Work to do :: Reproduce the closing part of the entries exactly: the line with "Is pyautogui.locateOnScreen(474, 385, 531, 400): car" and all lines after it, ending with the last line, and nothing else.

Data ::

○ ○ ○ ○ ○ ○ ○

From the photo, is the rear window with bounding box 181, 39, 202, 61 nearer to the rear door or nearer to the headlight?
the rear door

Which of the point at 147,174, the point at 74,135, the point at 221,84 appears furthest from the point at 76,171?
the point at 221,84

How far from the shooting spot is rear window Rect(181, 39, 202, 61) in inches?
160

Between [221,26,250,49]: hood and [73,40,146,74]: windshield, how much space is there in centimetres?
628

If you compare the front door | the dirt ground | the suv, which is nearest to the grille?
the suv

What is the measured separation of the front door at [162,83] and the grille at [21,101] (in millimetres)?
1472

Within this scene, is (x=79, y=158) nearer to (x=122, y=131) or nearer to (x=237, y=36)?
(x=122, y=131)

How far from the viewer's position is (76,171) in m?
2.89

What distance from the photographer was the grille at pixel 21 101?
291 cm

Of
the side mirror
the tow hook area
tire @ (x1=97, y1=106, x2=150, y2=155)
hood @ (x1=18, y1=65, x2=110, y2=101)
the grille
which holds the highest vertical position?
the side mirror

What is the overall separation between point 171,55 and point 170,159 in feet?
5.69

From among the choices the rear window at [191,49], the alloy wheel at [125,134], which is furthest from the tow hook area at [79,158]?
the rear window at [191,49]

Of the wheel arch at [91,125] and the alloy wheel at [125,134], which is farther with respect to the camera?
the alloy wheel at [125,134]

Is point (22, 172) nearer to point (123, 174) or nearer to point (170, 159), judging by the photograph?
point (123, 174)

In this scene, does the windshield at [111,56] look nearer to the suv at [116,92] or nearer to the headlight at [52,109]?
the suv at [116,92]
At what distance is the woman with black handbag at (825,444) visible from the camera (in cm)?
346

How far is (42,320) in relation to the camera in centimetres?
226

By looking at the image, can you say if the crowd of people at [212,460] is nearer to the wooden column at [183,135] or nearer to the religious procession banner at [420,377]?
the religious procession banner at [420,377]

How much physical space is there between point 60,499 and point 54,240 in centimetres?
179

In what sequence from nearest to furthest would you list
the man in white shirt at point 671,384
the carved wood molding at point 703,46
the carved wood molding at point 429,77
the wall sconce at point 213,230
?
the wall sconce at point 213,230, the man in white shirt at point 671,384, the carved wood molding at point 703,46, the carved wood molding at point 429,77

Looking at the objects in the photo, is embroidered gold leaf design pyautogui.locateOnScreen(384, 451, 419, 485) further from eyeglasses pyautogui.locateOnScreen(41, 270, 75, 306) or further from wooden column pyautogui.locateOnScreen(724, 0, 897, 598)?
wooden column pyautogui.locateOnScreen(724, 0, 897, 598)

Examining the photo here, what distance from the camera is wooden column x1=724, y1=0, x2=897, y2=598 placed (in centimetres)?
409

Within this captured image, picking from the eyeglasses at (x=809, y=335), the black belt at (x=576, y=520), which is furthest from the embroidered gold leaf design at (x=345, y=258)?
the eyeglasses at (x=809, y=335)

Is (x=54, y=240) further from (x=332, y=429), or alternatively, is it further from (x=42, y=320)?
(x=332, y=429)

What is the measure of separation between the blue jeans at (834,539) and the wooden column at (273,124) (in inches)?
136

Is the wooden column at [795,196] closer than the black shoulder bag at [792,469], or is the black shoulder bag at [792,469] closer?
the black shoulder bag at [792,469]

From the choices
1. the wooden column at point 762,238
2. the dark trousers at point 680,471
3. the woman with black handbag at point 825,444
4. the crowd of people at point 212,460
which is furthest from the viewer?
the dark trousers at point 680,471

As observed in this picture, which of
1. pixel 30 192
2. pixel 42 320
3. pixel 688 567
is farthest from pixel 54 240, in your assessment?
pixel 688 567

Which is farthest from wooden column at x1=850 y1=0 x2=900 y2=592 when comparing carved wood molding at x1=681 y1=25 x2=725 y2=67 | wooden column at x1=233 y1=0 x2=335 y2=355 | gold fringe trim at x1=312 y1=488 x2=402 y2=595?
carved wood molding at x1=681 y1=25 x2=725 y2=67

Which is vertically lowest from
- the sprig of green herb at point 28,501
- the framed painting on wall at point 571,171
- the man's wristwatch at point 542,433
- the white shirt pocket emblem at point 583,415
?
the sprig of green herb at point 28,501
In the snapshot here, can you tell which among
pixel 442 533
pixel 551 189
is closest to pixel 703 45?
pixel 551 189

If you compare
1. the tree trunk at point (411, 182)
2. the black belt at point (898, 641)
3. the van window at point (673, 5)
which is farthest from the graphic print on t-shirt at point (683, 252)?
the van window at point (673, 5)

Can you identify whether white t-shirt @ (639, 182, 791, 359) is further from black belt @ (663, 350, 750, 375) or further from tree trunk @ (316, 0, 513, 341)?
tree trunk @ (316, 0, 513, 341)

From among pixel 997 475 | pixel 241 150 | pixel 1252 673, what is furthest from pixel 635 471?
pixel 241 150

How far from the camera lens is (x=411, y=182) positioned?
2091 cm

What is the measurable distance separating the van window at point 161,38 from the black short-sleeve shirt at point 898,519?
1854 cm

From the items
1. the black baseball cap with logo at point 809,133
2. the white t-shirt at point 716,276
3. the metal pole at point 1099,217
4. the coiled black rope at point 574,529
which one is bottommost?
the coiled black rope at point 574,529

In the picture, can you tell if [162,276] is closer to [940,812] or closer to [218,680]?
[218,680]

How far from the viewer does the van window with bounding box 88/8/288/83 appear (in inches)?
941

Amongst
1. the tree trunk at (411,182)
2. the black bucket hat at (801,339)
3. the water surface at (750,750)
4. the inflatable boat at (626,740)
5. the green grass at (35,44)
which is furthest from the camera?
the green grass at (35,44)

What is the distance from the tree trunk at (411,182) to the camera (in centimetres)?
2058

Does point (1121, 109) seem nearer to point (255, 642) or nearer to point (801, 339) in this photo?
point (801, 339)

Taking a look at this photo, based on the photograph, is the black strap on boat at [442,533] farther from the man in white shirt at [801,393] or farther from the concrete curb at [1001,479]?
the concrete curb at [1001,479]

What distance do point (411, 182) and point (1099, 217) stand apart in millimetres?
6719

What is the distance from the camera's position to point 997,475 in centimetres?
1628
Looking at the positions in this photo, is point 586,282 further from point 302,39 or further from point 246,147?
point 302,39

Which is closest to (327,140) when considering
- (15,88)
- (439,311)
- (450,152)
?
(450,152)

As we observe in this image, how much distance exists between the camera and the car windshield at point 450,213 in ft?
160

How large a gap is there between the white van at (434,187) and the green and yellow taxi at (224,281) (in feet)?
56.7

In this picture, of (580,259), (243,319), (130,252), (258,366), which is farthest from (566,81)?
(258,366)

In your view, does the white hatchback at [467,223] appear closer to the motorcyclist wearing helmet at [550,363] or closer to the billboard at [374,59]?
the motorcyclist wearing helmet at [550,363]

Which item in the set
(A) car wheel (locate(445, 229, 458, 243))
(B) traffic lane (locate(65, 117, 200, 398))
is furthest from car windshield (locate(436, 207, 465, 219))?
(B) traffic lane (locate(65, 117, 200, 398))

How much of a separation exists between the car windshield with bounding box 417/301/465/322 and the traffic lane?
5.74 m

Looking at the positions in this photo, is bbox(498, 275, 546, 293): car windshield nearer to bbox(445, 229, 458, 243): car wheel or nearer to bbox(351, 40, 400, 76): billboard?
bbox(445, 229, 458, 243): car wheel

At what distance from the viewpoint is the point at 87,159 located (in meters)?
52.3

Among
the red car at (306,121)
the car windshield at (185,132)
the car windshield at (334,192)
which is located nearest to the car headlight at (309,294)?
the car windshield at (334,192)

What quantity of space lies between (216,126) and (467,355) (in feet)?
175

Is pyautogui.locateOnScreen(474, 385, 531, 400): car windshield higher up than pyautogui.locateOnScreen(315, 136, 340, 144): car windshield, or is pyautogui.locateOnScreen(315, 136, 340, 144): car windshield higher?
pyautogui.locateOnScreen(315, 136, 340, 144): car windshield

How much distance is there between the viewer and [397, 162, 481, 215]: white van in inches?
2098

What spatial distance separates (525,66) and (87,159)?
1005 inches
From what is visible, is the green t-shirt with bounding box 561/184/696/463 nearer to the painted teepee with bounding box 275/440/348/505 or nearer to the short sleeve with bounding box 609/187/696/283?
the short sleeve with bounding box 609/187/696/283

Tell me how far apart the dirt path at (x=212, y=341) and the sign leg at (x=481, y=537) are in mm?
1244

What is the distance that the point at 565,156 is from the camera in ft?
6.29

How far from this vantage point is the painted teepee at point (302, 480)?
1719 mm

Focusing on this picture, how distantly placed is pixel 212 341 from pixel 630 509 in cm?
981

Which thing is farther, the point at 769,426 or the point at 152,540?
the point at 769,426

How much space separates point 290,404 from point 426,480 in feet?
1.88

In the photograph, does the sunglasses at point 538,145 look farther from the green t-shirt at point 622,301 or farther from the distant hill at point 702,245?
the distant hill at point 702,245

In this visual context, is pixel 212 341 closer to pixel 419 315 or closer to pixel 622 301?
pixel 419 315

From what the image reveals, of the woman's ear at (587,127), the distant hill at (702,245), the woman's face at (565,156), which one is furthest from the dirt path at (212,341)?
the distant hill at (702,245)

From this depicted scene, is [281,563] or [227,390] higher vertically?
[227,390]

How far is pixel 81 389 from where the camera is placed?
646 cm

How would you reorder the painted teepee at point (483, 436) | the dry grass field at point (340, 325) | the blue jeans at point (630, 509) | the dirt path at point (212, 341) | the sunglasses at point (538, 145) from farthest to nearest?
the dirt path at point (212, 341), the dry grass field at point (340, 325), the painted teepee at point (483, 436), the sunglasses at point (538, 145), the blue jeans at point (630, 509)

○ ○ ○ ○ ○ ○ ○

Task solution ::
Is pyautogui.locateOnScreen(474, 385, 531, 400): car windshield higher up than pyautogui.locateOnScreen(315, 136, 340, 144): car windshield, or is pyautogui.locateOnScreen(315, 136, 340, 144): car windshield higher?
pyautogui.locateOnScreen(315, 136, 340, 144): car windshield

How much distance is there between the viewer and [397, 162, 481, 215]: white van in inches?
2098

What spatial distance separates (525,66) and (87,159)?
1005 inches
From what is visible, is the green t-shirt with bounding box 561/184/696/463 nearer to the painted teepee with bounding box 275/440/348/505 or nearer to the short sleeve with bounding box 609/187/696/283?
the short sleeve with bounding box 609/187/696/283

Tell me how far apart the dirt path at (x=212, y=341) and the sign leg at (x=481, y=537) are in mm?
1244

What is the distance that the point at 565,156 is from the camera in ft?
6.29

How far from this vantage point is the painted teepee at point (302, 480)?
1719 mm

Focusing on this picture, how distantly placed is pixel 212 341 from pixel 630 509 in cm?
981

Which thing is farther, the point at 769,426 or the point at 152,540?
the point at 769,426

How much space separates point 290,404 from point 426,480 in feet?
1.88

In the photograph, does the sunglasses at point 538,145 look farther from the green t-shirt at point 622,301 or farther from the distant hill at point 702,245?
the distant hill at point 702,245

In this visual context, is pixel 212 341 closer to pixel 419 315 or closer to pixel 622 301?
pixel 419 315

From what the image reveals, of the woman's ear at (587,127), the distant hill at (702,245), the woman's face at (565,156), which one is furthest from the dirt path at (212,341)?
the distant hill at (702,245)

From this depicted scene, is [281,563] or [227,390] higher vertically?
[227,390]

How far is pixel 81 389 from where the camera is placed?
646 cm

How would you reorder the painted teepee at point (483, 436) | the dry grass field at point (340, 325) | the blue jeans at point (630, 509) | the dirt path at point (212, 341) | the sunglasses at point (538, 145) from farthest to nearest?
the dirt path at point (212, 341), the dry grass field at point (340, 325), the painted teepee at point (483, 436), the sunglasses at point (538, 145), the blue jeans at point (630, 509)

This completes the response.